Önergeyle teklife, “Bakımevine alınan köpeklerden insan ve hayvanların hayatı ve sağlığı için tehlike teşkil eden ve olumsuz davranışları kontrol edilemeyen, bulaşıcı veya tedavi edilemeyen hastalığı bulunan ya da sahiplenilmesi yasak olanlarına Veteriner Hizmetleri, Bitki Sağlığı, Gıda ve Yem Kanunu’nun 9. maddesinin 3. fıkrasında belirtilen tedbir uygulanır. Yerel yönetimler, sahipsiz köpeklere ilişkin yürüttüğü iş ve işlemlerde Ev Hayvanlarının Korunmasına Dair Avrupa Sözleşmesi kapsamında gerekli idari tedbirleri almaya yetkilidir.” hükmü eklendi.

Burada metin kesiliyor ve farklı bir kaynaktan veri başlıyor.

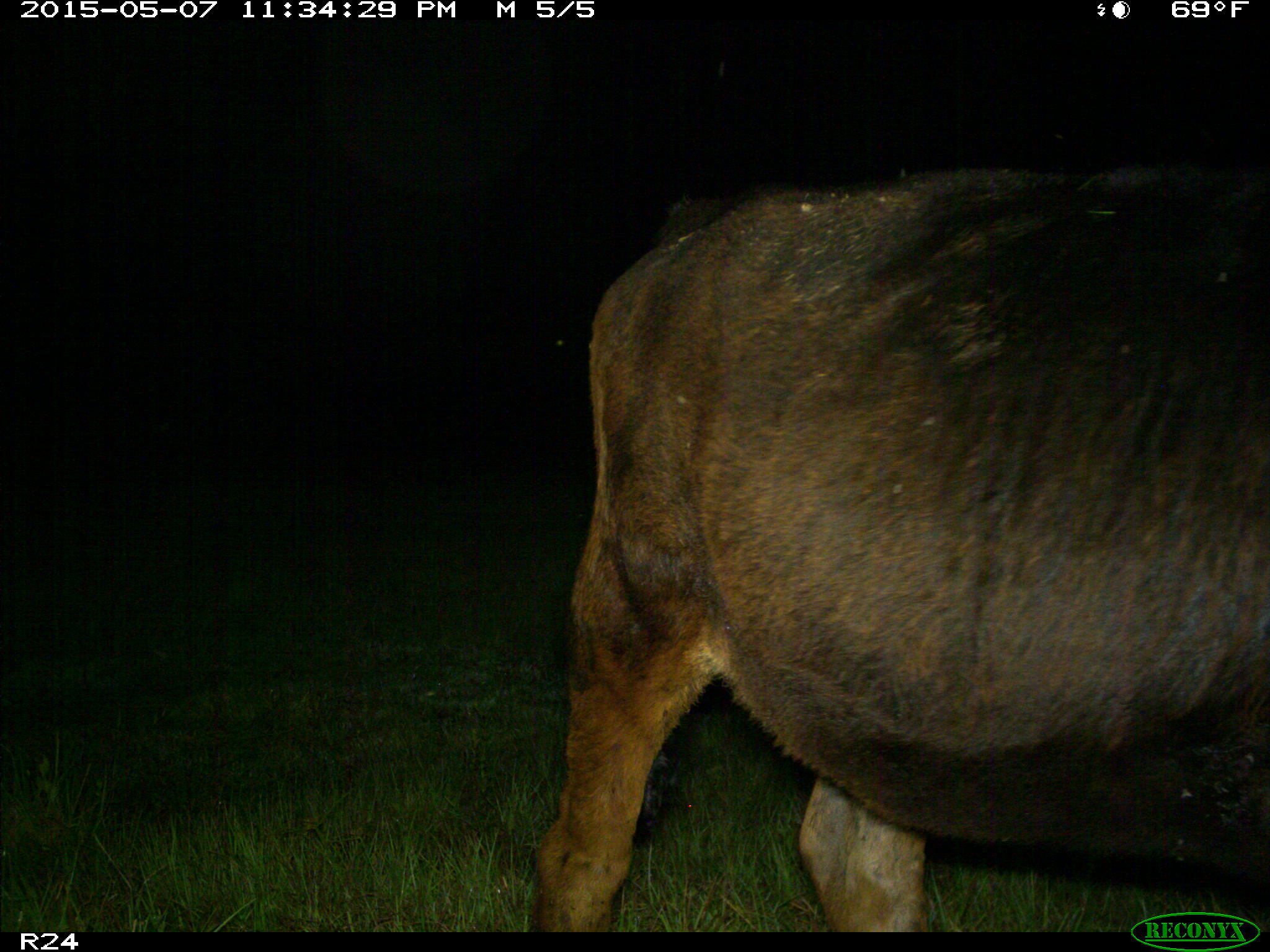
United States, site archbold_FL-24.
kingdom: Animalia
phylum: Chordata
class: Mammalia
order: Artiodactyla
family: Bovidae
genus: Bos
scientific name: Bos taurus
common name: domestic cow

AKP’liler, böylece bütün köpeklere ötanazi uygulanmasının söz konusu olmayacağını savundu. Ancak önergeyle getirilen düzenlemede atıf yapılan hüküm, şu düzenlemeyi içeriyor:
“Hayvanlara ötenazi yapmak yasaktır. Ancak, hayvanlara acı ve ıstırap çektiren veya iyileşme durumu bulunmayan hastalık durumlarında, akut bulaşıcı bir hayvan hastalığının önlenmesi ya da eradikasyonu amacıyla veya insan sağlığı için risk oluşturan durumlarda, davranışları insan ve hayvanların hayatı ve sağlığı için tehlike teşkil eden ve olumsuz davranışları kontrol edilemeyen durumlarda, veteriner hekim tarafından ötenazi yapılmasına karar verilebilecek. Ötenazi işlemi veteriner hekim tarafından veya veteriner hekim gözetiminde yapılır.”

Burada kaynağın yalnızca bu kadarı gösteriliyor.